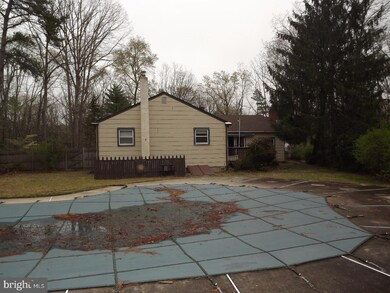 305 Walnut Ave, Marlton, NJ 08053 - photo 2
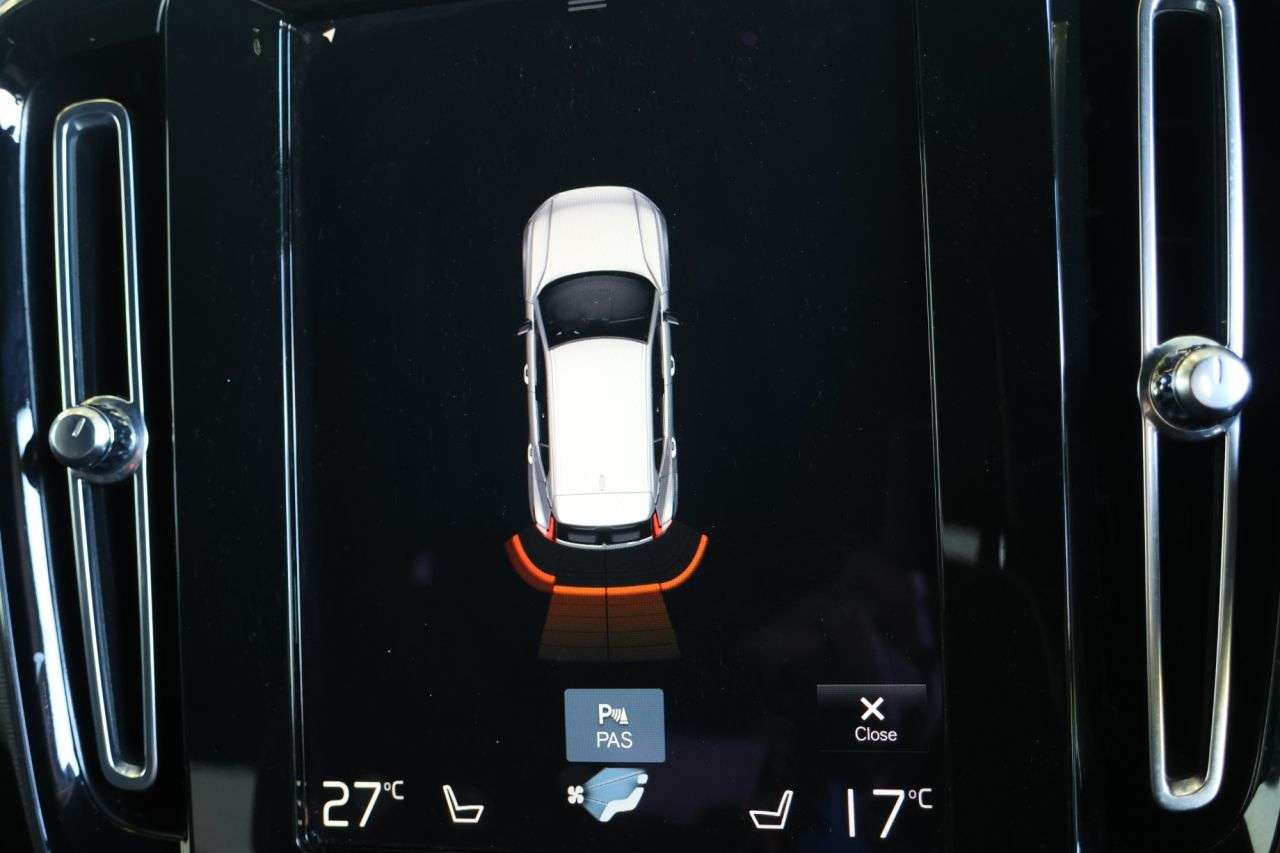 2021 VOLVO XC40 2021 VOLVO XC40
...
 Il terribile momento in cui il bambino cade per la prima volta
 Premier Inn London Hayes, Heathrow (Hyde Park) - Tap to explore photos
==
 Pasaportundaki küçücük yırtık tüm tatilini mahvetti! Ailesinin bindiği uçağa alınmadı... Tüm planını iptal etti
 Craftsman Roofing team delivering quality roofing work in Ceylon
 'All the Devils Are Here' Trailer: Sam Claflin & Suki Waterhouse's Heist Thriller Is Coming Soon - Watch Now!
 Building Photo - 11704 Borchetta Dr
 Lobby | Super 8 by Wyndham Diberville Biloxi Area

**To do:**
Copy the records above from the line containing "305 Walnut Ave, Marlton, NJ 08053 - photo 2" through the line containing "2021 VOLVO XC40 2021 VOLVO XC40", keeping both of those lines, and leave the pictures out.

**Result for this task:**
 305 Walnut Ave, Marlton, NJ 08053 - photo 2
 2021 VOLVO XC40 2021 VOLVO XC40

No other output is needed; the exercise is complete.